Unlike the Head of Legal or General Counsel who joins an already established in-house legal team, the first in-house legal professional has a long list of to-dos to build and act on, and maybe a few fires to put out. The challenge, then, is to do a lot with little resources.
We interviewed Wolfgang Vanas, Head of Legal at ecosio. ecosio is a Vienna-based leading provider of B2B integration specializing in electronic data interchange (EDI), supplier portals, and e-invoicing.
In this article, we put together tips with his help, someone who was the first in-house legal professional of a fast-growing organization. You’ll learn how to navigate the heavy workload and build a scalable foundation for the legal team to become a real business driver.
Read on to discover Wolfgang Vanas’ 5 tips to thrive in the first 100 days as an in-house legal professional, and to establish a strong foundation to build a department ready to scale up.
Looking for TLDR? It’s here.
1. Get a clear understanding of the moving pieces – including what other departments are about
While this tip might sound logical and intuitive, it is tempting to come in and jump straight in to fix everything – and that is definitely how Wolfgang felt.
Instead, restrain yourself from being everywhere at once and focus on understanding the layout of the landscape within the organization. With 75% of in-house legal teams experiencing burnout, as reported by the Association of Corporate Counsel, this piece of advice seems particularly relevant. Boundaries play a major role in navigating the risks of burnout, so defining the legal areas you need to look at in the first 100 days in your new role, and leaving the rest for your mid- to long-term plan can be a game changer not only for your organization but for your own mental health at work.
Here are some questions to look at instead:
What are the processes in place, and what is missing?
Who is involved?
Generally, how has legal been handled?
Some areas, of course, need to be covered straight away, for example the sales process (how is it set up and is legal needed there?), or standard legal topics like GDPR. “These are things you just need to go and check, and then the work cuts out for itself,” adds Wolfgang.
When asked what books Wolfgang would recommend every lawyer to read, he reckoned that the most important thing for legal professionals to be fully embedded within their organization is to know about the non-legal elements of business. “You need to understand the workings better, and widening your horizon is the greatest thing you can do about it as legal training usually focuses just on legal things.” One of the reasons one might choose to be the first legal person in an organization is that you aren’t stuck in one single area, and likely enjoy having eyes on different sides of the business. So, use your position to satisfy your curiosity and read up on marketing, sales, operations, and learn about how other people do their job, and how yours can have an impact on theirs. Or, like Wolfgang, opt for a Blinkist subscription for bite-size learning.
2. Manage expectations
Being the first in-house legal professional in a company is a double-edged sword: it can be exciting because there’s a lot to do and build, and you have a lot of control over how processes can be set up. But it’s also stressful because, well, there’s a lot to do and build.
Having a clear understanding of what the management team wants the first legal person in their organization to do is key. If, like half of business leaders interviewed for an EY Law and Harvard Law report believe, the organization has lost business opportunities because of inefficient contracting, then having a close look at contract management processes and workflows should be prioritized. If the direction of the business is leading towards establishing stronger partnerships with customers, then offering support in risk management, contract drafting, and contract negotiation will be top of the list.

§ **Data section**:
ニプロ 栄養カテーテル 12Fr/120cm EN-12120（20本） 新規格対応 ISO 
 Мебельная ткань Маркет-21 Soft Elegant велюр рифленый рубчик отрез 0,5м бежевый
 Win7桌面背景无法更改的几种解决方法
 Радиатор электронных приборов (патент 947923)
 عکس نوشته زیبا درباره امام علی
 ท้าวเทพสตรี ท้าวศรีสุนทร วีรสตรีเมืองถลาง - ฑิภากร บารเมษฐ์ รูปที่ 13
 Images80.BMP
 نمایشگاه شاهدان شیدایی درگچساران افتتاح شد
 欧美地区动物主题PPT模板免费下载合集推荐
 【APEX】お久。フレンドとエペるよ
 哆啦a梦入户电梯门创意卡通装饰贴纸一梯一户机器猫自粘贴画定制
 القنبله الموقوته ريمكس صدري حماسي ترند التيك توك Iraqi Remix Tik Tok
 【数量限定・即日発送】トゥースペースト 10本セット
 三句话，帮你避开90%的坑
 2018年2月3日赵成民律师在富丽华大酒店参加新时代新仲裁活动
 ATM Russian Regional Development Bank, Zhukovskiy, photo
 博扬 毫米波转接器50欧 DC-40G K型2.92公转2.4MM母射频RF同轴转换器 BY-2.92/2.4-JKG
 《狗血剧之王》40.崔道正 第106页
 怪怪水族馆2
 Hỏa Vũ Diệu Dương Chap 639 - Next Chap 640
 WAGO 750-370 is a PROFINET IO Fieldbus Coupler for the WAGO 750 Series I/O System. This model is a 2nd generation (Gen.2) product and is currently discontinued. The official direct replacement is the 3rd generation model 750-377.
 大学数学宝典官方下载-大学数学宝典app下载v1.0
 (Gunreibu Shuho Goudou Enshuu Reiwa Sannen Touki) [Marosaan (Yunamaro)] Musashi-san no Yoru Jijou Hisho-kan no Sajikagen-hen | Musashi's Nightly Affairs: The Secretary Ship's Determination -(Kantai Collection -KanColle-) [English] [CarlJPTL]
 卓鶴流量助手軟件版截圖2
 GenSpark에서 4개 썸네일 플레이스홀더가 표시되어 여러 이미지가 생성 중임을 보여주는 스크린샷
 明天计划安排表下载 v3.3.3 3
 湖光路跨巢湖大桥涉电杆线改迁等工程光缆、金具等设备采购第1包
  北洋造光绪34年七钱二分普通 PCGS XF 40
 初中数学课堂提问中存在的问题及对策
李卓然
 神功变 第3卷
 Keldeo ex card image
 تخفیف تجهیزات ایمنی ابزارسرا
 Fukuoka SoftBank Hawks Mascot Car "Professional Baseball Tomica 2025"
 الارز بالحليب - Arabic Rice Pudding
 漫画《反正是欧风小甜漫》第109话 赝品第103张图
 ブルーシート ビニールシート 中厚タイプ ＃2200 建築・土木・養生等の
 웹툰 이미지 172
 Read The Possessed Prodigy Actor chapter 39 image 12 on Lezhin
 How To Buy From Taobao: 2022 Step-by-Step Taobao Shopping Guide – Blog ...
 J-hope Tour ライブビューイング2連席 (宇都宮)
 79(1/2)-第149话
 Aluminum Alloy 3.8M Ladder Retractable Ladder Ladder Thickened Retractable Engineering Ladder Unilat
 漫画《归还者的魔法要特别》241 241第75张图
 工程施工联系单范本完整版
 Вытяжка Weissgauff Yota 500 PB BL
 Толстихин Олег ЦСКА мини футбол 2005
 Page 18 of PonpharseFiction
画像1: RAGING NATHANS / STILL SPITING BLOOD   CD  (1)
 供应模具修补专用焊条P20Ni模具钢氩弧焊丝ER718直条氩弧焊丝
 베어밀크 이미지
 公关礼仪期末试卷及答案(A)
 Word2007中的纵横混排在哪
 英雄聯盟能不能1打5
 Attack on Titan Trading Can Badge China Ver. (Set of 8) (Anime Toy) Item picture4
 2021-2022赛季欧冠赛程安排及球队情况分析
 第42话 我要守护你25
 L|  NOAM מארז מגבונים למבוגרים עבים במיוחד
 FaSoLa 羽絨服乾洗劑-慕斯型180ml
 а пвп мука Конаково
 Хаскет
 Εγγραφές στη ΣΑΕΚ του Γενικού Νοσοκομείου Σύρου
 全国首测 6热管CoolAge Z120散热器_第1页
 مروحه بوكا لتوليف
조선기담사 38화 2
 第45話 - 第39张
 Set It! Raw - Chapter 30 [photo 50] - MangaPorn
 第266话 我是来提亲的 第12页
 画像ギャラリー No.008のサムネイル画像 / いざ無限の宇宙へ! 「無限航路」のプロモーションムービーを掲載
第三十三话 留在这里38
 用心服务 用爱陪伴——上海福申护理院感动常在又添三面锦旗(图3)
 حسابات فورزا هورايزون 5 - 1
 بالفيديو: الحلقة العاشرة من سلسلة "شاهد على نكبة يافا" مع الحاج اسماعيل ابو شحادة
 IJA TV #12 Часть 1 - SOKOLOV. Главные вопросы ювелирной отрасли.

§ **What you have to do**: According to the article above on a company's first in-house legal professional, what does ecosio specialize in? List each item.

§ **Completed exercise**:
- Electronic data interchange (EDI)
- Supplier portals
- E-invoicing